Una tienda en el Tabor

¡Qué bien comprendemos la petición de Pedro! Maestro, ¡qué bueno es que estemos aquí! Haremos tres tiendas. ¿Quién, al ver transfigurado al más hermoso de los hijos de Adán, no querría habitar allí, para jamás dejar de contemplar esa gloria? Allí no hay lugar para la duda, la incertidumbre, el miedo, o la tristeza. Sólo caben el gozo, la paz y el Amor. ¿Cómo no desear permanecer?

Pero nuestra pobre carne aún tiene que ser purificada para poder habitar en esa luz. Es preciso que contemple, primero, la oscuridad del Gólgota; es preciso que padezca la frialdad de la muerte, abrazada al Crucifijo, para que después, pagados ya sus sábados, pueda ser introducida en el domingo sin ocaso. Tenemos otro monte que subir.
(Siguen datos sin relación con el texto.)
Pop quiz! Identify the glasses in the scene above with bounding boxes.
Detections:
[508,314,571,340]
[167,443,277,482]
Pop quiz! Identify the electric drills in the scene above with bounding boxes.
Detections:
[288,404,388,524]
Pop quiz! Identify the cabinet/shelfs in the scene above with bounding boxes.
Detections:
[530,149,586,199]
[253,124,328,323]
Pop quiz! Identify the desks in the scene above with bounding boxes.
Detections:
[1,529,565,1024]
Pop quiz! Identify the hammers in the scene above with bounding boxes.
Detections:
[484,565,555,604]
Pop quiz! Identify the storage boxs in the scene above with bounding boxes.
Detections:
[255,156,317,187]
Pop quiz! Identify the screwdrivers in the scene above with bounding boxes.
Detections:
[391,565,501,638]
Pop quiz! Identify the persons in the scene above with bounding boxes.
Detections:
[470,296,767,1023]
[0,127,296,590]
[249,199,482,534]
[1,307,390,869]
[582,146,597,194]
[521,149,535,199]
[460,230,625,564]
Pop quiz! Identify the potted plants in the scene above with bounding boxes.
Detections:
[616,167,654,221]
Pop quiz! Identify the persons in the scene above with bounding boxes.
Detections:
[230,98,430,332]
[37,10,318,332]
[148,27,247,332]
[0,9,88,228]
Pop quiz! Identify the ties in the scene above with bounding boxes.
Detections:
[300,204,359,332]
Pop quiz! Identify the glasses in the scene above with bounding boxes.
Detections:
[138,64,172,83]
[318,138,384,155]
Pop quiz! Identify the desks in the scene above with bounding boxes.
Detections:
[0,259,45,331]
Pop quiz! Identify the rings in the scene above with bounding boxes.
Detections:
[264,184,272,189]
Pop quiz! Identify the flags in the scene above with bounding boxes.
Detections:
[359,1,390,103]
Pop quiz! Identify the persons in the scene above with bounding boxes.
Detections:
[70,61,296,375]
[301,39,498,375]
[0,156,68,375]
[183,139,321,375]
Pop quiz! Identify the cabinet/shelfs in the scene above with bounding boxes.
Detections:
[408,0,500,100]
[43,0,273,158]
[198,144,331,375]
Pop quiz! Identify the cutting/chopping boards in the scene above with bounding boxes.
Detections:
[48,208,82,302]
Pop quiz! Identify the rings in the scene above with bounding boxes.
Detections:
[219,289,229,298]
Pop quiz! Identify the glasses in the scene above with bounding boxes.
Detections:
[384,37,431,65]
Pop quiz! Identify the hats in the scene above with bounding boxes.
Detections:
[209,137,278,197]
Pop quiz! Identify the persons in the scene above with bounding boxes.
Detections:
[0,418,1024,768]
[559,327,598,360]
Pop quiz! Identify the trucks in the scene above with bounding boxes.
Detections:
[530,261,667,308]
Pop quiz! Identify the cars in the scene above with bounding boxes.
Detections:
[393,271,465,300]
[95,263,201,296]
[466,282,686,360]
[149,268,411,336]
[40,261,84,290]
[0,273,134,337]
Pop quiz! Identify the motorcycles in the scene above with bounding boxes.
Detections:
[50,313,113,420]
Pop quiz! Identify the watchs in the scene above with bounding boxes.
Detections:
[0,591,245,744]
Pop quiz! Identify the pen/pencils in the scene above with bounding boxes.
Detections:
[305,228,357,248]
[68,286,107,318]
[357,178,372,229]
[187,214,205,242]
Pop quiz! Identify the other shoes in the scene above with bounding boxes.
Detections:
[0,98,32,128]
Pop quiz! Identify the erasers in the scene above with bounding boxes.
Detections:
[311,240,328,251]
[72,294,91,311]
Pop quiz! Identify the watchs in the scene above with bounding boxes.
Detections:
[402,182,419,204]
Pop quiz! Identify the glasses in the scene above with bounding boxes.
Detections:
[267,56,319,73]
Con todo, la petición de Pedro puede y debe verse cumplida en nosotros, aunque de otra manera. Mientras nuestra pobre carne cruza las tinieblas, en lo profundo de nuestras almas en gracia se encuentra la tienda de Dios, de la que está escrito: Él me protegerá en su tienda el día del peligro (Sal 27, 5). Si el alma no habita en esa contemplación perpetua del Tabor, difícilmente resistirá la carne los rigores del Gólgota. Rezad mucho.